* _TAREFA A_
Reproduza fielmente a parte do texto sobre o pagamento nas universidades públicas, começando em "A delicada situação" e terminando em "frequentar faculdades particulares.".
* _TAREFA B_
Retome o texto sobre o pagamento nas universidades públicas e dê sequência a ele logo após a última frase apresentada.

··· TRECHO DA PÁGINA

A delicada situação fiscal brasileira, com reflexo em maiores dificuldades para o financiamento da educação, faz com que mereça atenção especial e um debate profundo a ideia levantada na semana passada pelo vice-presidente da República sobre o Ensino Superior. Hamilton Mourão defende que a sociedade avalie "sem preconceitos" e "seriamente" a possibilidade de estudantes oriundos de famílias em melhor situação financeira pagarem para cursar universidades públicas. Estes recursos poderiam ajudar a custear mais bolsas para que jovens de estratos inferiores consigam frequentar faculdades particulares.

······
··· DADOS BRUTOS

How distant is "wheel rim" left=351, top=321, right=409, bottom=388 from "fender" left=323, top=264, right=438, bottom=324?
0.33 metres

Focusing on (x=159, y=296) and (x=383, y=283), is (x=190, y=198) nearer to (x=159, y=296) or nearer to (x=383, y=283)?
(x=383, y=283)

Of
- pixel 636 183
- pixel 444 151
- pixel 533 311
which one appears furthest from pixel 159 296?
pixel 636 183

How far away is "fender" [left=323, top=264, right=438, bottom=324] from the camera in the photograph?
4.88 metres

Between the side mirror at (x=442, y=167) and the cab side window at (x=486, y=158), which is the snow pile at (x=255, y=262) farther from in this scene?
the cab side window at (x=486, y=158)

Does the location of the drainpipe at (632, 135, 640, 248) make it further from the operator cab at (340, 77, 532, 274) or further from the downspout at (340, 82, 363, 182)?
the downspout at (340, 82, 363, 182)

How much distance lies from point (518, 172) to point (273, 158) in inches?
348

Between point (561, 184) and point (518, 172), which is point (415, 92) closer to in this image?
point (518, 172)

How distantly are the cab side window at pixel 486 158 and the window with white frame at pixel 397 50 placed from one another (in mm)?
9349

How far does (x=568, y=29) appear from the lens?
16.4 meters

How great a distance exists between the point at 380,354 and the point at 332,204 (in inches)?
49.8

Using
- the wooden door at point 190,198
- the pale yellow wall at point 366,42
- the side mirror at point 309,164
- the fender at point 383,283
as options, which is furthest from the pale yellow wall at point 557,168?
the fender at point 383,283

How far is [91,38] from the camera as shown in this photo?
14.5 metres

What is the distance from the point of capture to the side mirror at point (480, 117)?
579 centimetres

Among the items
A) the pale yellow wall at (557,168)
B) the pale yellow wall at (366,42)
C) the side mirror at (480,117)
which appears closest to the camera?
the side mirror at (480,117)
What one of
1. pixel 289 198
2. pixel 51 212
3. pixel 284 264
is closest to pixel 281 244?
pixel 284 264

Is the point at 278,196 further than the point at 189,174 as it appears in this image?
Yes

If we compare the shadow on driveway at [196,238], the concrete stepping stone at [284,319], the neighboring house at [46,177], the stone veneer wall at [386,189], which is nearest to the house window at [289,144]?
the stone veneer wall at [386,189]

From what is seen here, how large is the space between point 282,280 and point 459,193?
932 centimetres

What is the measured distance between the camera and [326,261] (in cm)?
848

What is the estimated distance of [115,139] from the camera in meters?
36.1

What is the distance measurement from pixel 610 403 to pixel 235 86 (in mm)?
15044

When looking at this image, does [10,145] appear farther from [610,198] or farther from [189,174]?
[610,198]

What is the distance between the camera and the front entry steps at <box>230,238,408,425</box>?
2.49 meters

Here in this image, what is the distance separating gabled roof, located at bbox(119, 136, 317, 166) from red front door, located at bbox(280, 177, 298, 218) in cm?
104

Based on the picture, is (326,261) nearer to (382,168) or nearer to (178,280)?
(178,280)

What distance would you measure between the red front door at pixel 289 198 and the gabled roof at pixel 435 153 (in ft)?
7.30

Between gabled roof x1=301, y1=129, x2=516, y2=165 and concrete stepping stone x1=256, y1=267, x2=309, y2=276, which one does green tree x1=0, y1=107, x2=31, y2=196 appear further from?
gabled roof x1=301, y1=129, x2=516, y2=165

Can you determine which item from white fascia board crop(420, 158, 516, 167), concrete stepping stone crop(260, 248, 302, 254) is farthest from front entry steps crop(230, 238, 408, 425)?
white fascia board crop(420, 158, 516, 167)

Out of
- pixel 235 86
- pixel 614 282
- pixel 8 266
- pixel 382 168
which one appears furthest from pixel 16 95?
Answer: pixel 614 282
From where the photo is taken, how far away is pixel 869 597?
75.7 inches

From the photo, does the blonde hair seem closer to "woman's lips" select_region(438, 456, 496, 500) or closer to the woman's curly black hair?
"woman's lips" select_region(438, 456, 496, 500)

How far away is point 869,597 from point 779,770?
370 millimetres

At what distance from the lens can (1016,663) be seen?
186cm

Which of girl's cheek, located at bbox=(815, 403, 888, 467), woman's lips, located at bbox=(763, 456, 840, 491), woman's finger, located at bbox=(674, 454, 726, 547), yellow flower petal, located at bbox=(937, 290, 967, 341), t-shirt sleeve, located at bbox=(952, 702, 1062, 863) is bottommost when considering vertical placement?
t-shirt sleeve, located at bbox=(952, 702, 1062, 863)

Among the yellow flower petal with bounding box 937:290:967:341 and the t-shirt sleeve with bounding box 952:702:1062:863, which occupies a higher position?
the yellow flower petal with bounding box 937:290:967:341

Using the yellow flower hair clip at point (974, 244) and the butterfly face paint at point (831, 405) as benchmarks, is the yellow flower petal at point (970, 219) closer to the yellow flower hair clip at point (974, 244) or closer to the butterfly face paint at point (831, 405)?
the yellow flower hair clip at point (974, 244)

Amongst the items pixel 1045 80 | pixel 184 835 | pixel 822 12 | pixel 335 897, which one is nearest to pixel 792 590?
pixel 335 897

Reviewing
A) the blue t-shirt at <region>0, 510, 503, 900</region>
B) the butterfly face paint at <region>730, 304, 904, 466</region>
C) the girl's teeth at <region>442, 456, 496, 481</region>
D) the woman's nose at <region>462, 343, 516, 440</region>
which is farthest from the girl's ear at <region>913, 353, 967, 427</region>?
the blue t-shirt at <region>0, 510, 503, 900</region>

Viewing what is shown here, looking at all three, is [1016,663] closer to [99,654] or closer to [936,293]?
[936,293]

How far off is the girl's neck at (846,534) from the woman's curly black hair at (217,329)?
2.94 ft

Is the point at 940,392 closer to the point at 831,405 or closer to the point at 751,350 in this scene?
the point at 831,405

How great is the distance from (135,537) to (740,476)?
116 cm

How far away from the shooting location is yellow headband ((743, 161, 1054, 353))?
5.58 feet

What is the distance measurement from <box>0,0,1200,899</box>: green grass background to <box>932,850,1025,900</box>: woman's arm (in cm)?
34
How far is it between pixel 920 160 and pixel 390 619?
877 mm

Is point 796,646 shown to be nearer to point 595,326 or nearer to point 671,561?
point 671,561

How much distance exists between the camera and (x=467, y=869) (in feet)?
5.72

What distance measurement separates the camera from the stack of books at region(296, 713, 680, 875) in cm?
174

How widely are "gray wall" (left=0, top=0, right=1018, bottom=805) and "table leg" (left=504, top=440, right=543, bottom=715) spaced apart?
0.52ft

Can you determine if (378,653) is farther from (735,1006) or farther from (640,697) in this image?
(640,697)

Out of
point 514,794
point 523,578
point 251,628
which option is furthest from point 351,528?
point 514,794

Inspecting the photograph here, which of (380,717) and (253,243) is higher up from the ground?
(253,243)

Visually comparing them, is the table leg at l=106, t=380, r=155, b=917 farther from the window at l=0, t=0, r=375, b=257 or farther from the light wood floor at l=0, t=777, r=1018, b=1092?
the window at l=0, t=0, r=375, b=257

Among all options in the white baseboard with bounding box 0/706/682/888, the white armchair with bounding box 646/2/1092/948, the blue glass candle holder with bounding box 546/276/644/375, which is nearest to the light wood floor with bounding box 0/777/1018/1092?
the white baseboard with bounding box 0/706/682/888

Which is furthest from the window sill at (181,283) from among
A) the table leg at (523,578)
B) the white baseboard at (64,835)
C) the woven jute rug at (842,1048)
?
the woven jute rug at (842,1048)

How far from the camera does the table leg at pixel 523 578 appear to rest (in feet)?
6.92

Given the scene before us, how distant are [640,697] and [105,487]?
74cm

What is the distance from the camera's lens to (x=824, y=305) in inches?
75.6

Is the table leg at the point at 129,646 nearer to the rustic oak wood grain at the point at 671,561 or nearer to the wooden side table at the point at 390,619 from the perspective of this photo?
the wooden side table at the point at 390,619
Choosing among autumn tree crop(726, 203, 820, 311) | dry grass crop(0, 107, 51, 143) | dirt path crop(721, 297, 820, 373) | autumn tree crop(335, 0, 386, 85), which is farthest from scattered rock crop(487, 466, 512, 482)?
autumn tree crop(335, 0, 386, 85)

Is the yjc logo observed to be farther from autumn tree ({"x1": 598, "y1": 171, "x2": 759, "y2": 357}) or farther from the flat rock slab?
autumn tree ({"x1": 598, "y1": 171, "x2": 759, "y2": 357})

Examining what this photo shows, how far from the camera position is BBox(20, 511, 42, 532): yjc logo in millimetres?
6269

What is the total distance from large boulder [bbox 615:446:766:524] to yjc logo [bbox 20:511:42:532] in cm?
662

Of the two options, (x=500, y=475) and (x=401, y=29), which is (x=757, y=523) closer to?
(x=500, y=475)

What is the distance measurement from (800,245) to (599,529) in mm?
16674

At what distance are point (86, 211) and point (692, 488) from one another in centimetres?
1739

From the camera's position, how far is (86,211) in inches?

······

* _RESPOSTA ESCRITA A_
A delicada situação fiscal brasileira, com reflexo em maiores dificuldades para o financiamento da educação, faz com que mereça atenção especial e um debate profundo a ideia levantada na semana passada pelo vice-presidente da República sobre o Ensino Superior. Hamilton Mourão defende que a sociedade avalie "sem preconceitos" e "seriamente" a possibilidade de estudantes oriundos de famílias em melhor situação financeira pagarem para cursar universidades públicas. Estes recursos poderiam ajudar a custear mais bolsas para que jovens de estratos inferiores consigam frequentar faculdades particulares.

* _RESPOSTA ESCRITA B_
O Brasil mantém modelo que privilegia alunos de maior renda e acaba penalizando os que têm menos recursos
O Brasil é um dos raros países do mundo a manter este modelo que privilegia alunos de maior renda e acaba penalizando os que têm menos recursos financeiros. Estudantes oriundos de lares com mais posses tendem a ficar com boa parte das vagas gratuitas, especialmente nos cursos mais concorridos e com perspectiva de melhor remuneração ao longo da vida profissional. Estes, em regra, passaram os Ensinos Fundamental e Médio em escolas privadas, que usualmente contam com uma melhor qualidade de ensino na comparação com os colégios públicos. As condições para competir pelo acesso são assimétricas, contribuindo para a manutenção da gritante desigualdade social brasileira.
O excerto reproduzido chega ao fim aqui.